Now, this subject line and the headline of the story contained in that email don’t surprise me. I’m not a genomics scientist—heck, I’m a life-sciences journalist and not a scientist at all—but I know enough about the world and I’ve met enough twins to know that “identical” twins go through their own things in life.
Different environmental exposures, different lifestyles, and so on. So they might have different weights or different styles or even different chronic diseases.
But the interesting part about this particular story, arising from the publication of the paper “Differences between germline genomes of monozygotic twins” in Nature Genetics, is that even before they have different experiences outside the womb these twins develop differently on a genomic level.
As the authors note in the paper, “Phenotypic discordance between monozygotic twins has generally been attributed to the environment. This assumes that the contribution of mutations that separate monozygotic twins is negligible; however, for some diseases such as autism and other developmental disorders, a substantial component is due to de novo mutations. Our analysis demonstrates that in 15% of monozygotic twins a substantial number of mutations are specific to one twin but not the other. This discordance suggests that in most heritability models the contribution of sequence variation to the pathogenesis of diseases with an appreciable mutational component is underestimated.”
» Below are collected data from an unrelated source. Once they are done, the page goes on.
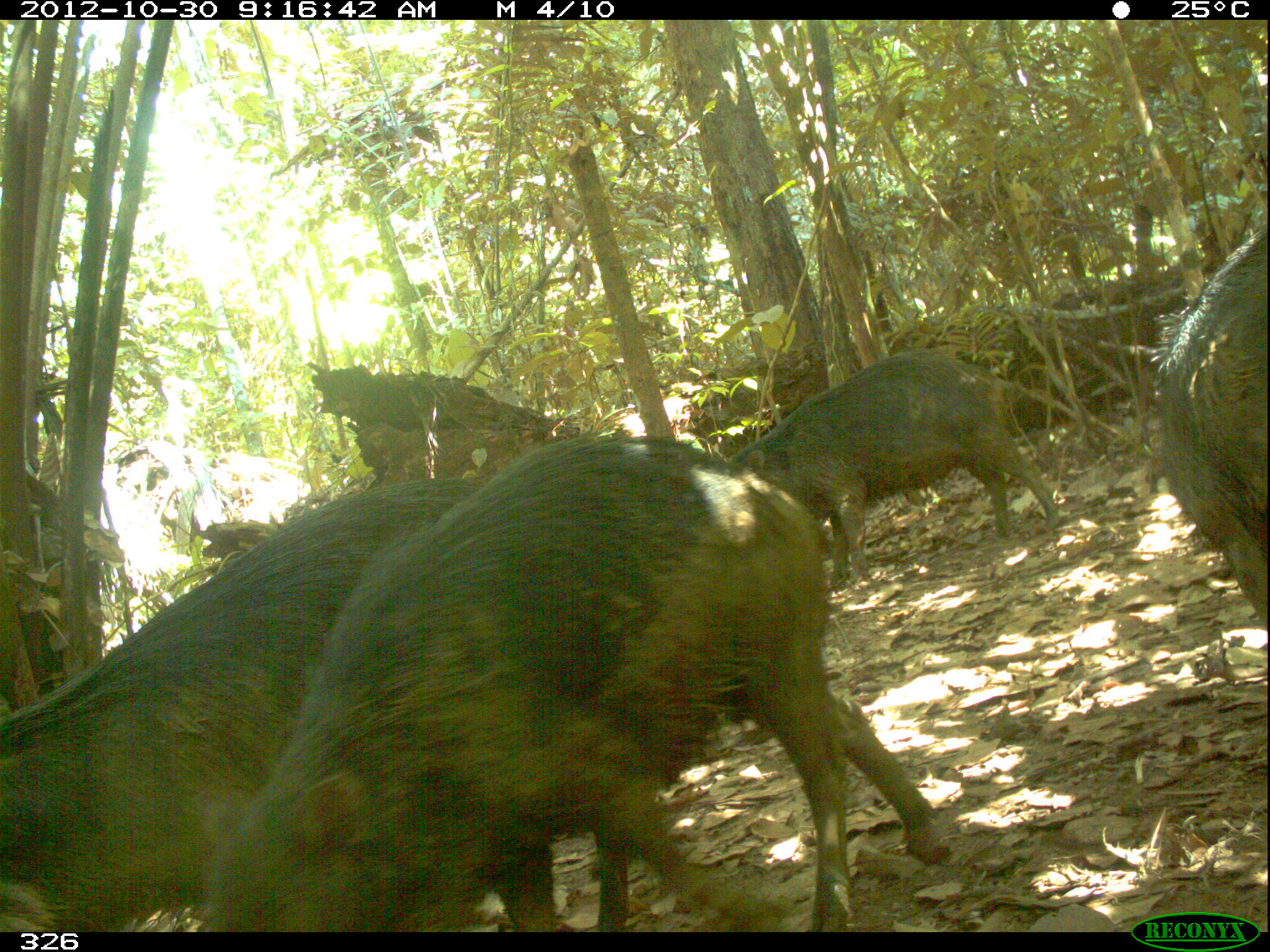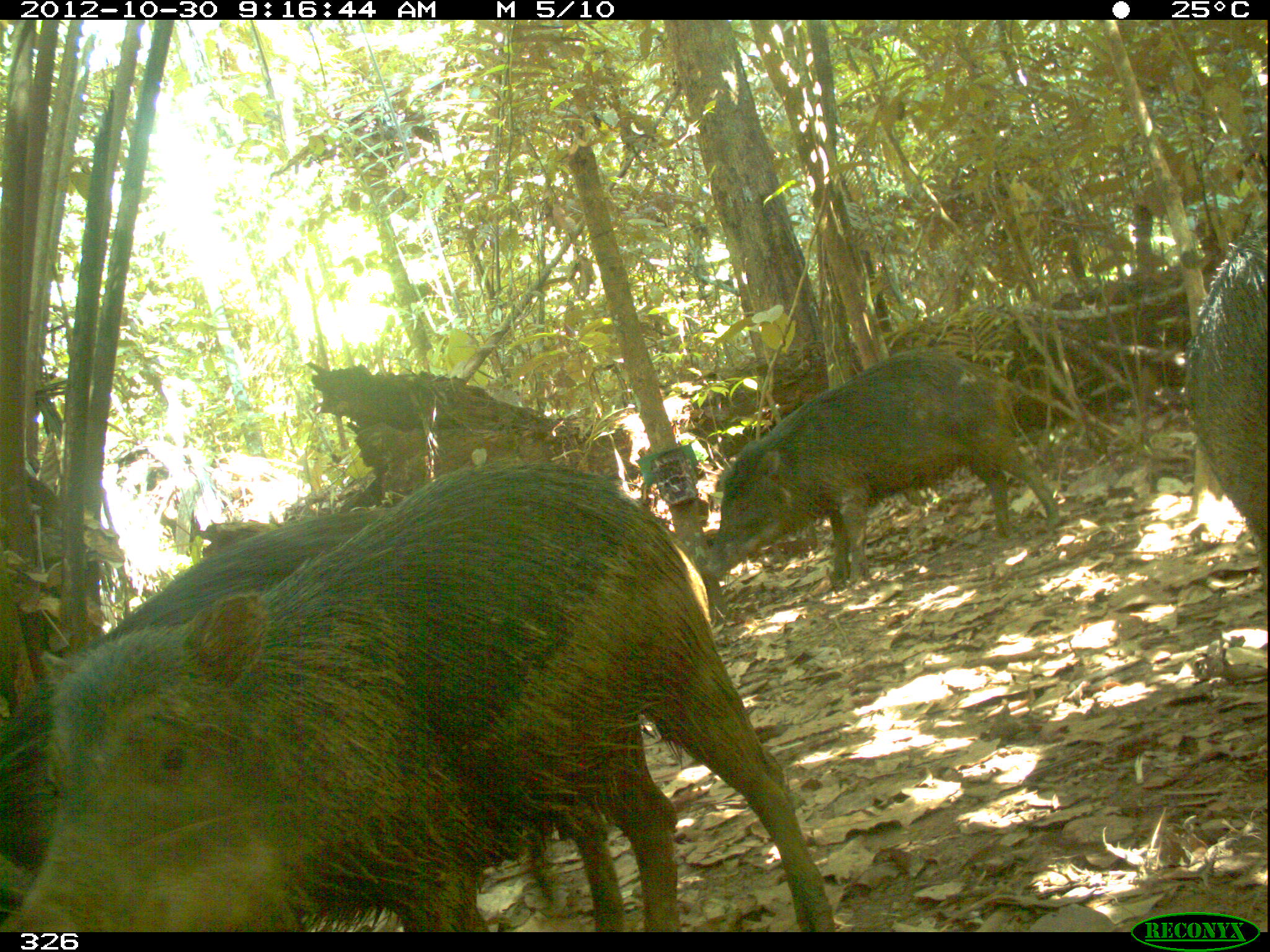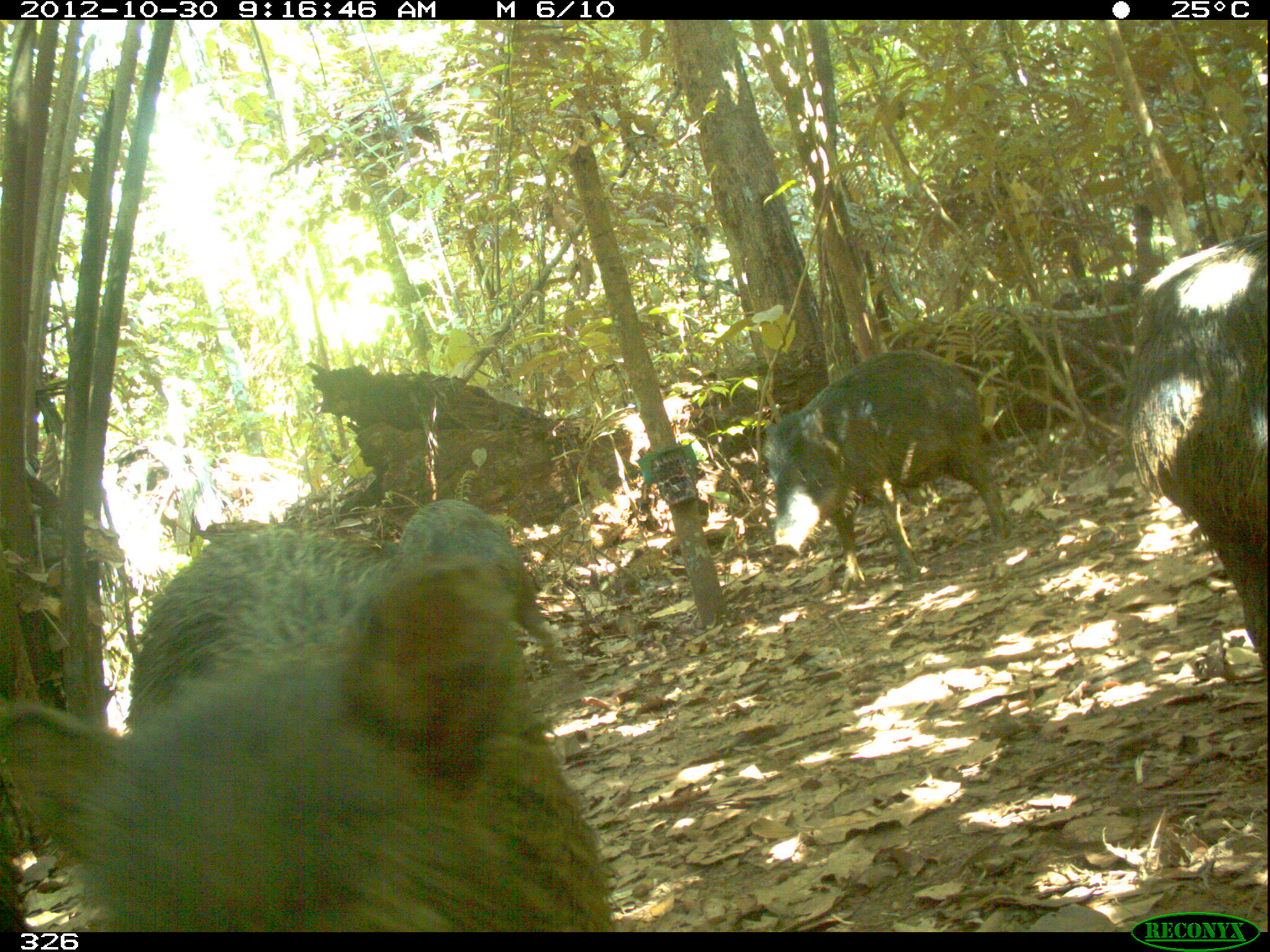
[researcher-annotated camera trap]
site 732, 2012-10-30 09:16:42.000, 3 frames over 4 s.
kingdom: Animalia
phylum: Chordata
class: Mammalia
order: Artiodactyla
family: Tayassuidae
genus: Tayassu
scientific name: Tayassu pecari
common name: white-lipped peccary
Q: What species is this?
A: Tayassu pecari (white-lipped peccary).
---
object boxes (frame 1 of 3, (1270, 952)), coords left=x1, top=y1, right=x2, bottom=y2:
tayassu pecari: left=199, top=428, right=943, bottom=932; left=0, top=473, right=625, bottom=933; left=719, top=346, right=1063, bottom=585; left=1149, top=219, right=1269, bottom=635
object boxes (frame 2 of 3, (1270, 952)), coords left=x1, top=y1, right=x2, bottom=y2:
tayassu pecari: left=3, top=463, right=836, bottom=929; left=0, top=503, right=620, bottom=930; left=703, top=345, right=1058, bottom=594; left=1183, top=212, right=1268, bottom=553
I think this is as good a reminder as any to all of us, researchers or otherwise, that no group of people is an island, not even when that group consists of two people who emerged from the same zygote.
As similar as any population is, we can only take away so much from averages and means and trends. What we take away is useful, no doubt, especially for the majority of other people similar to people in that group. But at the same time, we still need to think about how to continue even more firmly down the path of personalized medicine.
We need to remember that risk and benefits may not be shared equally by all those who are similar, and those inequities may be vastly greater for those who are not similar. This is also a reminder that we need more heterogeneous study populations for genome-wide association studies, clinical trials, and so much more.
I would just leave you with that thought, but I also want to do something else, and that is to say goodbye. The parent company of DDN has changed in store for the editorial direction of the magazine going forward, and with that will come an almost entirely new team of editors and writers with the next issue. So, after more than 15 years with DDN in various roles, I now bid you adieu, and thank you for having me along on this long and winding road of pharma and biotech R&D.